Fachkräftemangel:Mehr, aber nicht genug

Die Azubis in der Metall- und Elektroindustrie reichen nicht

Von Maximilian Gerl

So viele Auszubildende wie lange nicht, aber gleichzeitig viel zu wenige davon: Zu diesem Urteil kommt die bayerische Metall- und Elektroindustrie in ihrer Ausbildungsbilanz für 2016. Demnach wurden im vergangenen Jahr 14 876 neue Ausbildungsverträge in der Branche abgeschlossen - 1,4 Prozent mehr als 2015. "Für 2017 rechnen wir mit einem neuen Ausbildungsrekord", sagte Bertram Brossardt, Hauptgeschäftsführer der bayerischen Metall- und Elektroarbeitgeberverbände Bayme VBM. Er erwarte 15 100 neue Verträge. Das wären noch einmal 1,5 Prozent mehr.

Die Zahl der neuen Ausbildungsverträge hätte 2016 sogar höher ausfallen können. Nur: Es fehlte an geeigneten Kandidaten. Auf einen ausbildungsbereiten Jugendlichen kamen laut Bayme VBM im vergangenen September rechnerisch 1,27 Plätze. "Wir gehen davon aus, dass allein in Bayern branchenübergreifend insgesamt zwischen 11 000 und 15 000 Ausbildungsplätze nicht besetzt werden konnten", sagte Brossardt. "Das ist gut für die Jugend, aber schlecht für die Unternehmen." Ein Zustand, der sich wohl noch verschärfen werde, weil es immer weniger Schulabsolventen gebe.

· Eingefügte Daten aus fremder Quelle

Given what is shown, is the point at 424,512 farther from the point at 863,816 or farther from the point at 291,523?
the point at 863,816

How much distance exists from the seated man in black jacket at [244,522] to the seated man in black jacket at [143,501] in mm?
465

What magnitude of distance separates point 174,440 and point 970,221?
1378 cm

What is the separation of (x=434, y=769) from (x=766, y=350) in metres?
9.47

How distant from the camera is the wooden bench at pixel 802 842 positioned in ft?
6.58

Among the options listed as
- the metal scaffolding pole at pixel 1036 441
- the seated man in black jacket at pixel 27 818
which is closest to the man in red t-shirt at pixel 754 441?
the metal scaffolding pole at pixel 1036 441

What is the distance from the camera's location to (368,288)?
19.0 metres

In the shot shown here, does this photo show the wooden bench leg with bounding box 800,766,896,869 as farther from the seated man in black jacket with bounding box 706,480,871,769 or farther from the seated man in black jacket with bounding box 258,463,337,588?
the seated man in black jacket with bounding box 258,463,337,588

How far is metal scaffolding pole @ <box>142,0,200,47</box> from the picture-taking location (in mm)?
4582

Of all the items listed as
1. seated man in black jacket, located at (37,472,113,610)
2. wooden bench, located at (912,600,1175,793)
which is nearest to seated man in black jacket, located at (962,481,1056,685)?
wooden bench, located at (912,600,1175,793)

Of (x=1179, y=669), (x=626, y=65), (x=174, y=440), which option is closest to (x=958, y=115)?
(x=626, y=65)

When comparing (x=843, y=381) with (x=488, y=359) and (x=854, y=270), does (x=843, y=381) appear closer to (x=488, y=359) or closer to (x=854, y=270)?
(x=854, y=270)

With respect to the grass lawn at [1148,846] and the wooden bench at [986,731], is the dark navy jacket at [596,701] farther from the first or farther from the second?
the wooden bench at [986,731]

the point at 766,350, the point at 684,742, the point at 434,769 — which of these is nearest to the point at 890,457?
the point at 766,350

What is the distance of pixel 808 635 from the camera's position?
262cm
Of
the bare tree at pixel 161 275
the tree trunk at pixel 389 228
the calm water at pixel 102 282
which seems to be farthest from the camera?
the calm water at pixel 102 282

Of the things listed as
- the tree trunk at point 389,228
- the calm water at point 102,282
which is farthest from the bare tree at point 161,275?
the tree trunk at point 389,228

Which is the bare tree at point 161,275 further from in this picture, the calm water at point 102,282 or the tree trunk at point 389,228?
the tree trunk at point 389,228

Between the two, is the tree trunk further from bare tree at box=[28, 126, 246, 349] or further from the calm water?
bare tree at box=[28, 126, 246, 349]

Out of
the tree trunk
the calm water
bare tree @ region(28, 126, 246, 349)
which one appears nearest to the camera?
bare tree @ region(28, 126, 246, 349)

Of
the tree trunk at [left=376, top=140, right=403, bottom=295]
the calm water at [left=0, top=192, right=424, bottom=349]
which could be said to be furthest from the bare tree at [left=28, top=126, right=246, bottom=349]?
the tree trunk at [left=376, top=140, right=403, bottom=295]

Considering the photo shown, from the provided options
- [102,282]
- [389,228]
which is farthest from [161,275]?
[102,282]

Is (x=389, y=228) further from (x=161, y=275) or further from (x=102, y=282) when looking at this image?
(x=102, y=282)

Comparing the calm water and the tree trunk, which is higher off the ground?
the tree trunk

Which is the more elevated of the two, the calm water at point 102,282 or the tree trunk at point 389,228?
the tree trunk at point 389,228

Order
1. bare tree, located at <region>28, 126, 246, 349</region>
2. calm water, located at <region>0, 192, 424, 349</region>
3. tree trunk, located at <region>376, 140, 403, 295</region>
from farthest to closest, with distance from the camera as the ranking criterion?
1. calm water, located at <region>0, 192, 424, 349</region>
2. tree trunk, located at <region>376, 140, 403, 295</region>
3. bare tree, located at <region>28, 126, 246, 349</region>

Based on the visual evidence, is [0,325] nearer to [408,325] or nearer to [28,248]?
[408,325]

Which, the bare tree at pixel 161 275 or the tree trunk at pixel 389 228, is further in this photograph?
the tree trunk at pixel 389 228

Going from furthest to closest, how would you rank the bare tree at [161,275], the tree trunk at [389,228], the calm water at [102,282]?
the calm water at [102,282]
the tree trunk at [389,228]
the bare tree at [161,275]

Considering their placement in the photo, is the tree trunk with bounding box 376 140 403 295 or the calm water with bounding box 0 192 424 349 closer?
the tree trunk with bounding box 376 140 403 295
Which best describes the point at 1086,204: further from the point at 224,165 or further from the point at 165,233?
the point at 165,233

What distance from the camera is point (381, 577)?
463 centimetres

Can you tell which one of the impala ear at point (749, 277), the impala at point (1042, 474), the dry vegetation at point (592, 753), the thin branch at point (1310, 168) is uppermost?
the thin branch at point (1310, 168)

Tatsächlich darf das aktuelle Plus nicht darüber hinwegtäuschen, dass die Zahlen bei den Ausbildungsverträgen tendenziell über die letzten Jahre hinweg stagnierten. 2012 etwa wurden 14 782 Ausbildungsverträge neu abgeschlossen. Im vergangenen Jahr waren es gerade einmal 94 mehr. Den letzten großen Zuwachs gab es von 2010 auf 2011, damals stieg die Zahl der neuen Ausbildungsverträge um fast 14 Prozent. Das lag aber vor allem daran, dass eine Wirtschaftskrise zu Ende ging und die Firmen wieder kräftig investierten.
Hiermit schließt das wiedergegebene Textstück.